Le 14 mars 2016, Politiqu’elles organisait une rencontre avec son association sœur, Femmes & Diplomatie, pour un échange informel entre intervenantes et participants autour du thème « être femme et diplomate ».
La diplomatie est-elle un métier d’homme ? Comment concilier vie de famille et carrière internationale ? Comment faire carrière en tant que femme au Quai d’Orsay ? Quel rôle pour la diplomatie française dans la promotion des droits des femmes ? Une femme diplomate se verra-t-elle reprocher ses choix professionnels qui sacrifieraient une conception traditionnelle de la famille ?
Voilà les questions abordées lors de cet échange dynamique et instructif avec les cinq intervenantes membres du bureau de Femmes & Diplomatie :
Florence Caussé-Tissier, Conseillère des Affaires étrangères, actuellement chef de la mission des conventions et de l’entraide judiciaire.
Marie-Anne Courrian, Conseillère des affaires étrangères, actuellement chef de la mission de la protection des droits des personnes à la direction des français à l’étranger.
Claudia Delmas-Scherer, Conseillère des affaires étrangères, actuellement sous-directrice de la formation et des concours.
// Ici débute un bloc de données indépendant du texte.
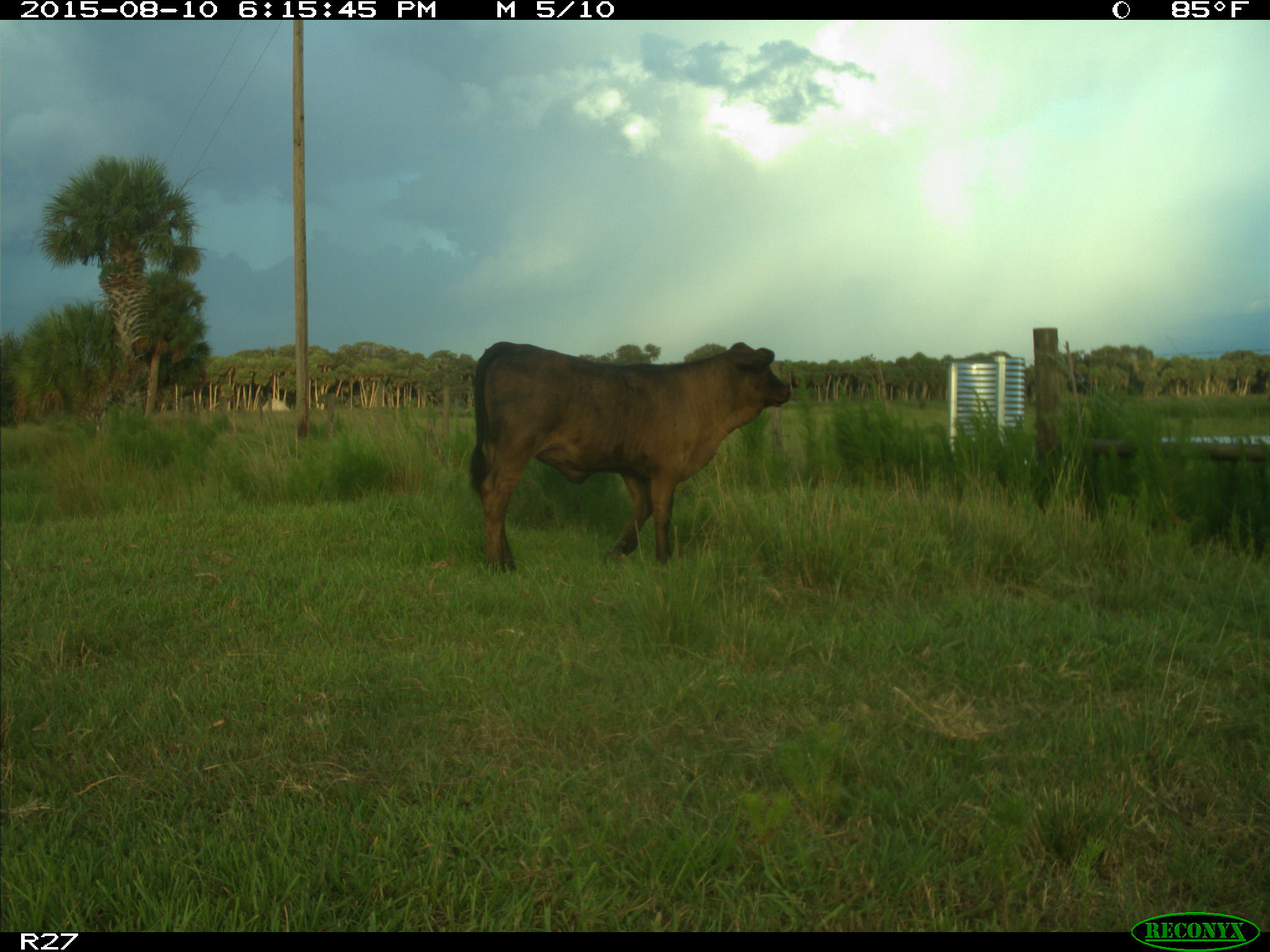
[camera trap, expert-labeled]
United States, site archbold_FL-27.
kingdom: Animalia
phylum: Chordata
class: Mammalia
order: Artiodactyla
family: Bovidae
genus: Bos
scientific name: Bos taurus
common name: domestic cow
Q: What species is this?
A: Bos taurus (domestic cow).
Sophie Lecoutre, Conseillère des affaires étrangères, actuellement en charge du Moyen-Orient au service des relations extérieures de l’UE.
Cécile Ondoa Abeng, Secrétaire des affaires étrangères depuis 2013, actuellement rédactrice Etats-Unis à la direction des Amériques et des Caraïbes.
Femmes & Diplomatie
Femmes & Diplomatie est l’association du Ministère des affaires étrangères et du développement international (MAEDI) qui agit pour la parité au ministère depuis 2008. Toutes les femmes qui travaillent au ministère, soit à Paris ou en poste à l’étranger peuvent adhérer à l’association. Les hommes qui partagent les valeurs et la vision de Femmes & Diplomatie sont associés en tant qu’ « amis » de l’association.
Le bureau entend moderniser et adapter l’environnement de travail au ministère. Son action passe par des séances de coaching pour les adhérentes afin de faciliter notamment l’intégration des jeunes lauréates des concours. L’association a été à l’initiative pour l’élaboration de la charte du temps qui est aujourd’hui adoptée et qui permettra un travail efficace au sein des équipes tout en assurant un environnement de travail agréable et humain.
Les membres du bureau organisent aussi des rencontres et déjeuners avec leurs « amis », les adhérentes, des intervenants, et des associations sœurs afin d’échanger et de discuter des avancées de la parité au sein du ministère mais aussi dans la fonction publique française et le secteur privé.
La parité au ministère des affaires étrangères et du développement international (MAEDI)
Étant donné la faible parité au ministère au début du XXème siècle, on note de grandes avancées, même si de nombreux progrès restent à faire.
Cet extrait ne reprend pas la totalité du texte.